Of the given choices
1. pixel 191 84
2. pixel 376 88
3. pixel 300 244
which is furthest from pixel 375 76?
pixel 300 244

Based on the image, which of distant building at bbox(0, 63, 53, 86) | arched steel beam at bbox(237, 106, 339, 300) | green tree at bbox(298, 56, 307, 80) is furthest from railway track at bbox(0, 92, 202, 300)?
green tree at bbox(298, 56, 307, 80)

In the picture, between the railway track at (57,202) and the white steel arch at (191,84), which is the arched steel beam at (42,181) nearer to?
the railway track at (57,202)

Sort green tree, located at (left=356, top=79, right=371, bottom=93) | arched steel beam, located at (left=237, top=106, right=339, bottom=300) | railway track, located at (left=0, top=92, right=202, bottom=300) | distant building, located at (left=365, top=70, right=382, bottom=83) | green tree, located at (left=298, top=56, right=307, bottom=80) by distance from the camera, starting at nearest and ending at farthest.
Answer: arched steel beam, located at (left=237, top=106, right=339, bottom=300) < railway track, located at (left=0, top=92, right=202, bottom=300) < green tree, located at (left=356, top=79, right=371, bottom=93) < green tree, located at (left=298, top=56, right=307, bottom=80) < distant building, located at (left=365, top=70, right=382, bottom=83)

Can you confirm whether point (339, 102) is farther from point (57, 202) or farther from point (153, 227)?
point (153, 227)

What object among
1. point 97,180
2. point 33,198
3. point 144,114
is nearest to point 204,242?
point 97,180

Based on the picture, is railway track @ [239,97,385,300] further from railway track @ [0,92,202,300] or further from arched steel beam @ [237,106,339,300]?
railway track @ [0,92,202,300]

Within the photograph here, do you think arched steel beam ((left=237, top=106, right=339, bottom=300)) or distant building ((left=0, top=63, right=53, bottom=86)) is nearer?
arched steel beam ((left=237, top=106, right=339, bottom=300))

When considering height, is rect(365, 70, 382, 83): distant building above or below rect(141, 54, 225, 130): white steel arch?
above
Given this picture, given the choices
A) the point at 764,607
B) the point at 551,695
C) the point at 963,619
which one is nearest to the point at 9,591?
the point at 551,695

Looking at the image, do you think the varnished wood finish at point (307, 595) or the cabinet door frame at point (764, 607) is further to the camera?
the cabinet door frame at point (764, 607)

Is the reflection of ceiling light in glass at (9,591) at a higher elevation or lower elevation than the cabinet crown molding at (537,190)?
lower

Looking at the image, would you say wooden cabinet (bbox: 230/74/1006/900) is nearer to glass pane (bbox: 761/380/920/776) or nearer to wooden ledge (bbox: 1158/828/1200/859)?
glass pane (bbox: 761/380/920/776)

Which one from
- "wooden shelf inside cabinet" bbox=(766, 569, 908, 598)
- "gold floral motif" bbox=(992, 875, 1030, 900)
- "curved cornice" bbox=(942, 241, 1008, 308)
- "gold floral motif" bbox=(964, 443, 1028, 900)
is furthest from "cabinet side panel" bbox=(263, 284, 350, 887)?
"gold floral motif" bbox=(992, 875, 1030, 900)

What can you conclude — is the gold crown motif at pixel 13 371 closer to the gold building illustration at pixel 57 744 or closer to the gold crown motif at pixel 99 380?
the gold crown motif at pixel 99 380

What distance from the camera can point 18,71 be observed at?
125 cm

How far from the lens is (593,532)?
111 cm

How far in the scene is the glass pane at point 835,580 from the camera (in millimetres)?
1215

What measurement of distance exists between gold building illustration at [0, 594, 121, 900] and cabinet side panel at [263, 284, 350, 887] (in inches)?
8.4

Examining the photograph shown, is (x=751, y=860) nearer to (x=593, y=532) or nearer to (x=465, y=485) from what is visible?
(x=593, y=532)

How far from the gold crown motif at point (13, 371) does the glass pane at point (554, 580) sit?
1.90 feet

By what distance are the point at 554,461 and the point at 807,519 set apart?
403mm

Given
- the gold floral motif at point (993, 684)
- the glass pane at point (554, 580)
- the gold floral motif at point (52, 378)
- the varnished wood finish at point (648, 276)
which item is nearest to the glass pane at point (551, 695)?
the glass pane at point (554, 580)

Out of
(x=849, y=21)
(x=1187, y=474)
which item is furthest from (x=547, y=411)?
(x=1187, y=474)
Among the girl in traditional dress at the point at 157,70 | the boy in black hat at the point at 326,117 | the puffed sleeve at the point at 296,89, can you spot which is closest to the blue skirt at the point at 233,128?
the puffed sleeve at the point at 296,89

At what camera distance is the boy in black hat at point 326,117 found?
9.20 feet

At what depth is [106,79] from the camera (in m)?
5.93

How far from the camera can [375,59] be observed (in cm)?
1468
-=-=-=-=-
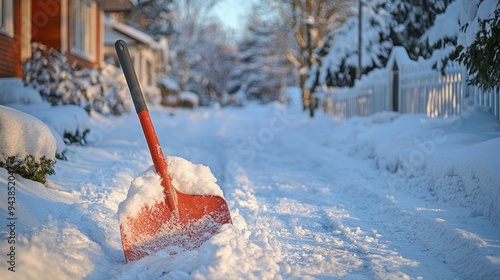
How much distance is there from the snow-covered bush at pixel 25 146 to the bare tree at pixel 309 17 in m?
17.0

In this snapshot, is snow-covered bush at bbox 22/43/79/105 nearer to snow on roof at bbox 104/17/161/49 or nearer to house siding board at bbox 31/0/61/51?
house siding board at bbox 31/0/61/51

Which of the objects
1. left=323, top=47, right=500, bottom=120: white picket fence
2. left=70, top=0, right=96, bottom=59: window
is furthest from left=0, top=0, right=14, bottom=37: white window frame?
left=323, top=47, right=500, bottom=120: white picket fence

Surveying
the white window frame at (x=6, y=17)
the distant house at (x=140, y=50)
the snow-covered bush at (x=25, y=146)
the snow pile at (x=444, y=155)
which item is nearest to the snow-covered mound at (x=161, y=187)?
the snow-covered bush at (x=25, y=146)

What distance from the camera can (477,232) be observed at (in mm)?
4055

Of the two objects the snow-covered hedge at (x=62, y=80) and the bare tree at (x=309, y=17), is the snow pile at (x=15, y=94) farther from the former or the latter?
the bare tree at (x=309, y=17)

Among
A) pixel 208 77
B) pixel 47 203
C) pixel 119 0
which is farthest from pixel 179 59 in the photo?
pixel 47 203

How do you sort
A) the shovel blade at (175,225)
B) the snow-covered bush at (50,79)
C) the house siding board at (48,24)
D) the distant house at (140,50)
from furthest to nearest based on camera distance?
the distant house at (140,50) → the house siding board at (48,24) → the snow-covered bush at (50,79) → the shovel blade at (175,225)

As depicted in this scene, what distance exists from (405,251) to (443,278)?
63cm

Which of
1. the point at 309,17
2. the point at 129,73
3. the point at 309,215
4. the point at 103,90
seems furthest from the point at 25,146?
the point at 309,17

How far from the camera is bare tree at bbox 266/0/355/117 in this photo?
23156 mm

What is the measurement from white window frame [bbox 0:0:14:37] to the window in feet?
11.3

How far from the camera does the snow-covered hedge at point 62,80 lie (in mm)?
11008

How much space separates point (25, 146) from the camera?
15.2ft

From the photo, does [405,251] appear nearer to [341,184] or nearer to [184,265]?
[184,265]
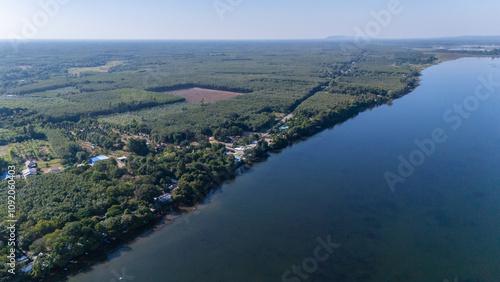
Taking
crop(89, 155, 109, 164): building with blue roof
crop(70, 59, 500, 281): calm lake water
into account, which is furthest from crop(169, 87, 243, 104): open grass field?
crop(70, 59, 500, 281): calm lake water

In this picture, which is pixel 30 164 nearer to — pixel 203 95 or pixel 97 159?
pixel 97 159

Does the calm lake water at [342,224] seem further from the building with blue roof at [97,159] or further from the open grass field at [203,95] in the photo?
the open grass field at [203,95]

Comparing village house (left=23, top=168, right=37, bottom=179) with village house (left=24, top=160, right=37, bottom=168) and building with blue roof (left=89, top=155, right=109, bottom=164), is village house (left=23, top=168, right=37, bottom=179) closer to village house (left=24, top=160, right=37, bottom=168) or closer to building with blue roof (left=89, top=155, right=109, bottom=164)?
-=-=-=-=-
The exercise
Show every line of the rows above that contains the string "farthest".

Result of the exercise
Sort green tree, located at (left=356, top=79, right=371, bottom=93) | arched steel beam, located at (left=237, top=106, right=339, bottom=300) | railway track, located at (left=0, top=92, right=202, bottom=300) | distant building, located at (left=365, top=70, right=382, bottom=83) | green tree, located at (left=298, top=56, right=307, bottom=80) by distance from the camera, starting at nearest and ending at farthest.
which is farthest from pixel 179 59 in the photo?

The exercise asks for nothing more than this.